Extracted text:
/---

Diving into some of the fields present, there are a few that will not be as easy for an adversary to evade or help in detecting the behavior, such as an account name or logon ID. However, one we can investigate more is the Task Content. The Task Content holds the information concerning the new task in Extensible Markup Language (XML) format. Within the XML there are a few fields that can help in distinguishing the behavior that is actually occurring.

Some of these fields can be scored as more resistant to adversary evasion over time, while others are considered more brittle. We can investigate these fields further to see if some scheduled task activities can be filtered out.

What fields or values do events contain to help distinguish malicious from benign implementations?

The next step is to understand the benign implementations of the activity within your environment and use values that are specific and unique to the activity. These values can help filter out known, benign activity to raise the accuracy rate of the detection.

To avoid casting a large exclusion in your analytic for an adversary to potentially “hide in,” it is important to identify unique, benign activity. Ensuring that exclusionary values are unique will avoid catching numerous false positives.

Here are some questions to ask when looking to distinguish benign from unique suspicious or malicious activity.

Are general buckets of benign activity observed when the analytic does not have a filter?

\---

Work to complete:
1. Copy the scheduled task detection text between "Diving into some" and "from benign implementations?", inclusive.
2. Render this sentence from the scheduled task detection text in Spanish: "These values can help filter out known, benign activity to raise the accuracy rate of the detection."
3. Write the next part of the scheduled task detection text, picking up after its final sentence.
The listing that comes after this text has no connection to scheduled task detection.

Material supplied:
/---

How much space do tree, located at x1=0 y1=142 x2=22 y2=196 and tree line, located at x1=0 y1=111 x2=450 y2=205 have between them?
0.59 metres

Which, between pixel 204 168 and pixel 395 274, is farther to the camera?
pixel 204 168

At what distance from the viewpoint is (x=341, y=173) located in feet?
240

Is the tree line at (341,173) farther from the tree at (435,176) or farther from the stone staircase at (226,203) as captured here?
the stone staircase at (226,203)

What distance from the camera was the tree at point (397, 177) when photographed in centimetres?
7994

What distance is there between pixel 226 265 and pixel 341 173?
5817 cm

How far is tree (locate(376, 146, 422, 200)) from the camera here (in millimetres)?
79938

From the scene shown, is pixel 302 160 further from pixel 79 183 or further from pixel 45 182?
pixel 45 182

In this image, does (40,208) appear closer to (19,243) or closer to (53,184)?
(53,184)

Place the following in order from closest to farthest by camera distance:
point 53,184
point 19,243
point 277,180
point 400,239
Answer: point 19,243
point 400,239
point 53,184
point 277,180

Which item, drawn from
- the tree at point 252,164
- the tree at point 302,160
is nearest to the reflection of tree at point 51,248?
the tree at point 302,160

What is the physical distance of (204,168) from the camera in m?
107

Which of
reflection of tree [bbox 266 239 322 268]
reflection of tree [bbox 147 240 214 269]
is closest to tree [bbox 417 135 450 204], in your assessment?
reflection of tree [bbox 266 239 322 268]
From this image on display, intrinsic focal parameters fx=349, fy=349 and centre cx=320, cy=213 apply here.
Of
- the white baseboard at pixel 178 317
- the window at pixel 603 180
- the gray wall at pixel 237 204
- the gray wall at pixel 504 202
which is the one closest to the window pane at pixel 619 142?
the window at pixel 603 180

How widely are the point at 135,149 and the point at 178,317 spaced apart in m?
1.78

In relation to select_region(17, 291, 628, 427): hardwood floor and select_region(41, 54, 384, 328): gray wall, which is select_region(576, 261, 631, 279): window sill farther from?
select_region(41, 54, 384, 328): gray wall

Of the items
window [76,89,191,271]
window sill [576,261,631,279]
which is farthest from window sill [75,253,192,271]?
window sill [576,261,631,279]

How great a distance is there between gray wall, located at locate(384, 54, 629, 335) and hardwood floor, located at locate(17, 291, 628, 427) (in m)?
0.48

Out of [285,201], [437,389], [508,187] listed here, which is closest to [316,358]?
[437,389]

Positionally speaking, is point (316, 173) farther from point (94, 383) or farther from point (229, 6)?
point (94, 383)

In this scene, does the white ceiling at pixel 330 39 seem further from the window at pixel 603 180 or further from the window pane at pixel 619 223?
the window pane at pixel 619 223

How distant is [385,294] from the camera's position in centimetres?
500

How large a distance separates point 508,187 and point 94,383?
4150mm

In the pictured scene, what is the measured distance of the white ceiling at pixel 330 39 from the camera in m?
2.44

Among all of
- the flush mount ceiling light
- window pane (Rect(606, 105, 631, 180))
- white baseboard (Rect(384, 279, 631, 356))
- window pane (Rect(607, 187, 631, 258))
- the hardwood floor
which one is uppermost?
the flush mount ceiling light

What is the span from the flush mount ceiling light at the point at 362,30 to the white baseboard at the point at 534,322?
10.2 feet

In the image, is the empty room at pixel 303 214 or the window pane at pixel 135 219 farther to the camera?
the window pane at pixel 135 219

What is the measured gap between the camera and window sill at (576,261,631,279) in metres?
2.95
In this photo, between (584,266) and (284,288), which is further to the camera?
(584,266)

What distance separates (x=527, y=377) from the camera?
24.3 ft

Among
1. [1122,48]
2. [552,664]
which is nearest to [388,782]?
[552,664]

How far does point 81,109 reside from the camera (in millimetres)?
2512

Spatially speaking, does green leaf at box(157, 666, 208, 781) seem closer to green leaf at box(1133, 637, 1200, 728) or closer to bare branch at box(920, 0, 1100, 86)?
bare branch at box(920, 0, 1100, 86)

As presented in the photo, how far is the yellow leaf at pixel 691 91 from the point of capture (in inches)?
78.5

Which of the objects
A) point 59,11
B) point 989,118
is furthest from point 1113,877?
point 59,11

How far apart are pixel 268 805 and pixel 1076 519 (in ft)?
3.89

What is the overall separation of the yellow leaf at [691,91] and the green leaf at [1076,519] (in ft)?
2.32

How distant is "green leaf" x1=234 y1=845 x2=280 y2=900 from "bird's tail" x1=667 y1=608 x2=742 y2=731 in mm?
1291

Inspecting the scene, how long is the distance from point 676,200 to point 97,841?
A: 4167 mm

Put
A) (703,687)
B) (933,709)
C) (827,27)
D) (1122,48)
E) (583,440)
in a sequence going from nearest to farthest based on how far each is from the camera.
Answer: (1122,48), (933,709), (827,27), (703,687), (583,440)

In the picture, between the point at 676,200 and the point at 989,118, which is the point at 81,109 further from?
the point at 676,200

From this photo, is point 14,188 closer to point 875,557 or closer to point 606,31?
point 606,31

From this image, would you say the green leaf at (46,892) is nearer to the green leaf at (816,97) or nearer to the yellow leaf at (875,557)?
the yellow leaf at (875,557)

\---
/---

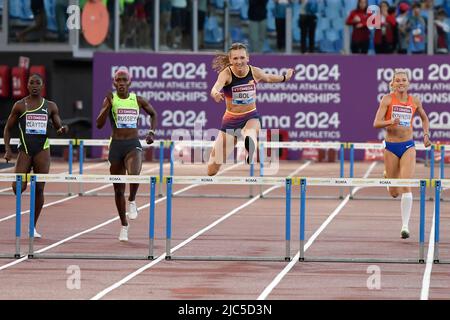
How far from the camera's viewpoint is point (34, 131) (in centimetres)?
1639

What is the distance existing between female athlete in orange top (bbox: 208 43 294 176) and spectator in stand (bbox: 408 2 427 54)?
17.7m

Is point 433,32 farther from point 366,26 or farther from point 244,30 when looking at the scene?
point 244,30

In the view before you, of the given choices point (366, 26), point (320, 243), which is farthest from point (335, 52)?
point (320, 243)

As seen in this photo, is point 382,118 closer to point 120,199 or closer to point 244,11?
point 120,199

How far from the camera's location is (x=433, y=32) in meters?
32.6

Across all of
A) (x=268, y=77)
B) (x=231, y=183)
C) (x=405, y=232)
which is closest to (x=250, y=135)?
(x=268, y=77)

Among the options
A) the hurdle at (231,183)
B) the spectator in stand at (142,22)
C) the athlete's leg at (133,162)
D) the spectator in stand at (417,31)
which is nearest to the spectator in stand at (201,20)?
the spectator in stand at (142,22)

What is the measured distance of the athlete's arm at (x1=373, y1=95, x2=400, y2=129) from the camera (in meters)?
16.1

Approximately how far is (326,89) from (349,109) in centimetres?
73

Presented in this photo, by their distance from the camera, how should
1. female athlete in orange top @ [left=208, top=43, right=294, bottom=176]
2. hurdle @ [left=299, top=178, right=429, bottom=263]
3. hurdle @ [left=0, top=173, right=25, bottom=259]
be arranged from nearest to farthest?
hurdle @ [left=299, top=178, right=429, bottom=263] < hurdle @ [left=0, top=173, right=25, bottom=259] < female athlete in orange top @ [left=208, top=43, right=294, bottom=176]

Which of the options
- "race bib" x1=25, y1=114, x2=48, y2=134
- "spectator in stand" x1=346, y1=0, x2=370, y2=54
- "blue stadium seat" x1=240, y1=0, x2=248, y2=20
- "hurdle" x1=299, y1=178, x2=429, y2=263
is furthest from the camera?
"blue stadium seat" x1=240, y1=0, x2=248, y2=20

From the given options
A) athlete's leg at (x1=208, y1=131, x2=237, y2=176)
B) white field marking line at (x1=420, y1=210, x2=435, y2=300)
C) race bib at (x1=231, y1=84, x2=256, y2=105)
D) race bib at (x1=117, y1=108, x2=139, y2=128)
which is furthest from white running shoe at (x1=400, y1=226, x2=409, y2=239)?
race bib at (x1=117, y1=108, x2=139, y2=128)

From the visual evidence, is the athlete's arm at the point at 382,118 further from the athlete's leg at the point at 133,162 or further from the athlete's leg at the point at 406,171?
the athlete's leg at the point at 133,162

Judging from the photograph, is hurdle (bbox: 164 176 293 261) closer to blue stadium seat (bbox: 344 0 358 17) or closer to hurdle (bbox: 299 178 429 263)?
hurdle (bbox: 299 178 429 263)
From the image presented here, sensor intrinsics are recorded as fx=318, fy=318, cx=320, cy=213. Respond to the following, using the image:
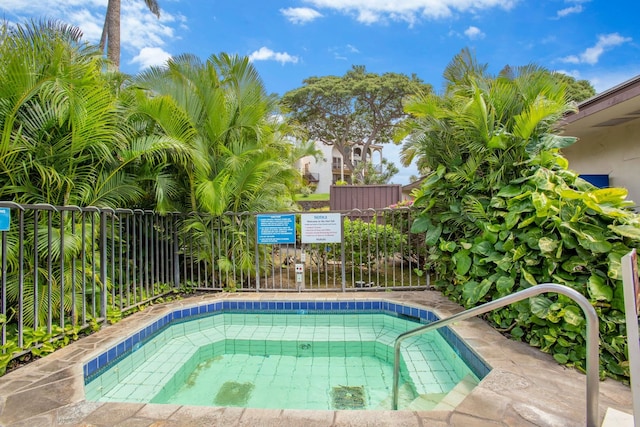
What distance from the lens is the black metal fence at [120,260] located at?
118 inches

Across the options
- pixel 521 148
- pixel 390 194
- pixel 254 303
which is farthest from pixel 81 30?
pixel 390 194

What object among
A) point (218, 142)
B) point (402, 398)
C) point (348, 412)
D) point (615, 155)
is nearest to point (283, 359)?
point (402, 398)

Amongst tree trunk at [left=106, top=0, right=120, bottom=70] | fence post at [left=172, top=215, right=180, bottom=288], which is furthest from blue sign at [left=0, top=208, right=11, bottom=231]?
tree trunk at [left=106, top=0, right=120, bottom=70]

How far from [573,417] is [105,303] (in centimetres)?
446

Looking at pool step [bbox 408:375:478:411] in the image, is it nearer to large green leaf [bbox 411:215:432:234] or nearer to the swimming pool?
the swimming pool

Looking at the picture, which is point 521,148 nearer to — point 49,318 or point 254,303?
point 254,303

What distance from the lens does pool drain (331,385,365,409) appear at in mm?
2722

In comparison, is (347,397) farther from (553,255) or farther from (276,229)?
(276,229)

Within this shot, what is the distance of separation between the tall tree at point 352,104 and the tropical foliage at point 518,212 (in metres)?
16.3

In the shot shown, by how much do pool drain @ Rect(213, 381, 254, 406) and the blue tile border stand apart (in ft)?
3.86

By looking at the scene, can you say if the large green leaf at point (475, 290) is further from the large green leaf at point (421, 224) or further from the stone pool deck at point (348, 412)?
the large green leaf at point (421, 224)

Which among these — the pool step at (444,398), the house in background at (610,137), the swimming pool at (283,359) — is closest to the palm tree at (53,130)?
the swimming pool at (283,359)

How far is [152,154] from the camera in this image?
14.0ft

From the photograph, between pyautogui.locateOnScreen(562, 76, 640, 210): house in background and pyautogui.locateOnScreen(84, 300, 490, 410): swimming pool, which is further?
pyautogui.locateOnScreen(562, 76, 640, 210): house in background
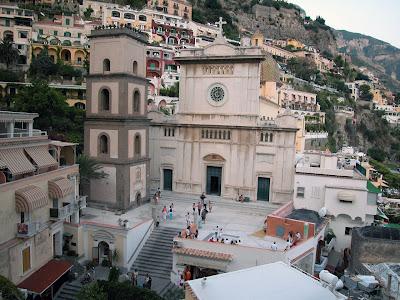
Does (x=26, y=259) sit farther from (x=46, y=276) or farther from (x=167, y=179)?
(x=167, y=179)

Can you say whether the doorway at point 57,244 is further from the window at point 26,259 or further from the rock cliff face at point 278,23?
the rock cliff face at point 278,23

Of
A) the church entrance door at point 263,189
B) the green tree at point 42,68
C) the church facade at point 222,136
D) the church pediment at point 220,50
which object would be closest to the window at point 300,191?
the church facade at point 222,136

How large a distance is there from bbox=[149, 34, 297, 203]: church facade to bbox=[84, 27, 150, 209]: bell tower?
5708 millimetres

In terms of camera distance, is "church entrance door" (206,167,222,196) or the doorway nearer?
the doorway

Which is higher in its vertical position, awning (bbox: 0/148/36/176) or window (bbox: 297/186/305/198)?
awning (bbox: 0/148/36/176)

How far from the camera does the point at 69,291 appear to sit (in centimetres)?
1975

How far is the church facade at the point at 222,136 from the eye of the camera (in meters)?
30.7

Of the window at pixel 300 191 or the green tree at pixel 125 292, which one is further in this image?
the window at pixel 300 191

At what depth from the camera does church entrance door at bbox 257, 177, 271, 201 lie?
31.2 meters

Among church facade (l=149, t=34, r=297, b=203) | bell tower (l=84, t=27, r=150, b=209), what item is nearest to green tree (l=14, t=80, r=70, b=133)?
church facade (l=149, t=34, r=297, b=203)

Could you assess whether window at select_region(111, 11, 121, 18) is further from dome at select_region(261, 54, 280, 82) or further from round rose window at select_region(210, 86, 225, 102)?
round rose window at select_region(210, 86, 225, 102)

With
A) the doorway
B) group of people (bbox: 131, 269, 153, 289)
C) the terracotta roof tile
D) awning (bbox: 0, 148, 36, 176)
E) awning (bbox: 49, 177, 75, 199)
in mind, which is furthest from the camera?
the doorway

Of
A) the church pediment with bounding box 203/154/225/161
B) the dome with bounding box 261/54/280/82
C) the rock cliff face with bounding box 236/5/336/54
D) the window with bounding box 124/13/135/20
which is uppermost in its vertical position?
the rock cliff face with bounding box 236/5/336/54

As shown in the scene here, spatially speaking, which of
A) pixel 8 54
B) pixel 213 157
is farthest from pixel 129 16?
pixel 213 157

\---
/---

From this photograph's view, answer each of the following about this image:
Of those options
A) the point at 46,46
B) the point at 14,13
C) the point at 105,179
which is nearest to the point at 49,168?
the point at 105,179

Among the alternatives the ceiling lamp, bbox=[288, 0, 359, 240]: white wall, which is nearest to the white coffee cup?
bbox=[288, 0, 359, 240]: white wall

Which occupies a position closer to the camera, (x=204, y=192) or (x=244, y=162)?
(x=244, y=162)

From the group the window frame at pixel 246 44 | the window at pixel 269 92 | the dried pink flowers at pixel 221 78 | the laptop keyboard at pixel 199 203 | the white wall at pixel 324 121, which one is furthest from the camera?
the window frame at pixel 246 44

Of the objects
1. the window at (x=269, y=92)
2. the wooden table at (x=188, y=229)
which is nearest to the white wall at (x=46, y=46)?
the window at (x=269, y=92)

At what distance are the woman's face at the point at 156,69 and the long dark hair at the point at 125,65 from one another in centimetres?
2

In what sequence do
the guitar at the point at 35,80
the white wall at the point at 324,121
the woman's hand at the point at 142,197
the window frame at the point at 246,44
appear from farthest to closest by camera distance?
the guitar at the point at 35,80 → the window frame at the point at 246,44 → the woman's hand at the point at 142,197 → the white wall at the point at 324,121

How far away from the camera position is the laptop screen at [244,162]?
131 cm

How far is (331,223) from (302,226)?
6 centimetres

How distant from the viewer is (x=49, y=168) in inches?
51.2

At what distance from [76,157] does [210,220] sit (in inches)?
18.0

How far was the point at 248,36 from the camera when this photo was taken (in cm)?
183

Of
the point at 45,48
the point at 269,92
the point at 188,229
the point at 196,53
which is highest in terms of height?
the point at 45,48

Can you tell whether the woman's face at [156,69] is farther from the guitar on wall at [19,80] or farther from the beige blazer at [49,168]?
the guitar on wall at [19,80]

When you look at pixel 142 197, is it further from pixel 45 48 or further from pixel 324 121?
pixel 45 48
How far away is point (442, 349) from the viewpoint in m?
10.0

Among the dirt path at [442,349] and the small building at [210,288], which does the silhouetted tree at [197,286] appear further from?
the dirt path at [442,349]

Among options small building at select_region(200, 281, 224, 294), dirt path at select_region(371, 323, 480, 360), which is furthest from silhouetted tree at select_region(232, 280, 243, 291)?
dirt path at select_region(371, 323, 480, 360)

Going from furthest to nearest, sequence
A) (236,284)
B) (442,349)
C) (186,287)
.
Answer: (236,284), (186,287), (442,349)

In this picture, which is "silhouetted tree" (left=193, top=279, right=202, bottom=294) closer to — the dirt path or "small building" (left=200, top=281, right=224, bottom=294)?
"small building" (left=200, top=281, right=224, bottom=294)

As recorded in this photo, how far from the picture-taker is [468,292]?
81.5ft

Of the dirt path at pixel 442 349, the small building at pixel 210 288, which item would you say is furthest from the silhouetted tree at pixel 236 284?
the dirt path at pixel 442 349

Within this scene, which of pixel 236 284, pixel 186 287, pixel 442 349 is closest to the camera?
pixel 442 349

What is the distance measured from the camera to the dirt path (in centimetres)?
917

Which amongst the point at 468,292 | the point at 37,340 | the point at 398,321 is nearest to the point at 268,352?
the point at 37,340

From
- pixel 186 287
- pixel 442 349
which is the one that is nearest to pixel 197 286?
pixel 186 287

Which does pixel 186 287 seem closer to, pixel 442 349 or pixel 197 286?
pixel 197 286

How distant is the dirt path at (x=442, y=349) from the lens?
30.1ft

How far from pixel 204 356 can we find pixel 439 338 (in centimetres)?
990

\---

Answers provided:
1.
Diving into some of the fields present, there are a few that will not be as easy for an adversary to evade or help in detecting the behavior, such as an account name or logon ID. However, one we can investigate more is the Task Content. The Task Content holds the information concerning the new task in Extensible Markup Language (XML) format. Within the XML there are a few fields that can help in distinguishing the behavior that is actually occurring.

Some of these fields can be scored as more resistant to adversary evasion over time, while others are considered more brittle. We can investigate these fields further to see if some scheduled task activities can be filtered out.

What fields or values do events contain to help distinguish malicious from benign implementations?

2. Estos valores pueden ayudar a filtrar la actividad benigna conocida para aumentar la tasa de precisión de la detección.

3.
Have these activities been investigated before? * Do they come from the running of a tool? * Do they come from the activities of a user? * Do they come from the activities of a specific user’s role?
If a filter were to be put on each activity, how would the accuracy rate change?
If a filter were to be put on each activity, how could the adversary hide in the filter? * Are there mitigations that can be implemented to mitigate the blind spot?

The answers to these questions will help determine which activities to apply a filter to in an analytic. Each environment will have different activities the defender will filter out, and a balance will look different for each defender.

Once you have identified this activity, pick out the observables that could potentially be used in detecting this behavior.

In a scheduled task, there are two primary types of Action in the XML that can be specified to execute:

Exec Action: Specifies the command to run when the schedule conditions are met.
ComHandler Action: Specifies a COM Handler ClassId and input Data to execute when schedule conditions are met.

The Command value of an Exec action and the COM Handler ClassID and Data cannot be easily masqueraded since they must map to the execution of a specific program, therefore, making them excellent values to use for detection.

Based on the fields identified in the previous step and the nature of scheduled tasks, we can look to filter out benign activity in two ways:

Approach 1: Filter out scheduled tasks based on approved Task Names.
Approach 2: Filter out scheduled tasks if they are known and approved Exec ->Command or ComHandler->ClassId.

Both approaches have the virtue of excluding many commonly seen scheduled tasks in your environment. Both also have the downside of requiring the maintenance of a (possibly long and frequently changing) allow-list. Additionally, the use of the Exec-Command field is only available in Event ID 4698, compared to just the task name in Sysmon Event IDs 11, 12, 13, or 14. Given their equality in those respects, we can focus on the crucial difference between them.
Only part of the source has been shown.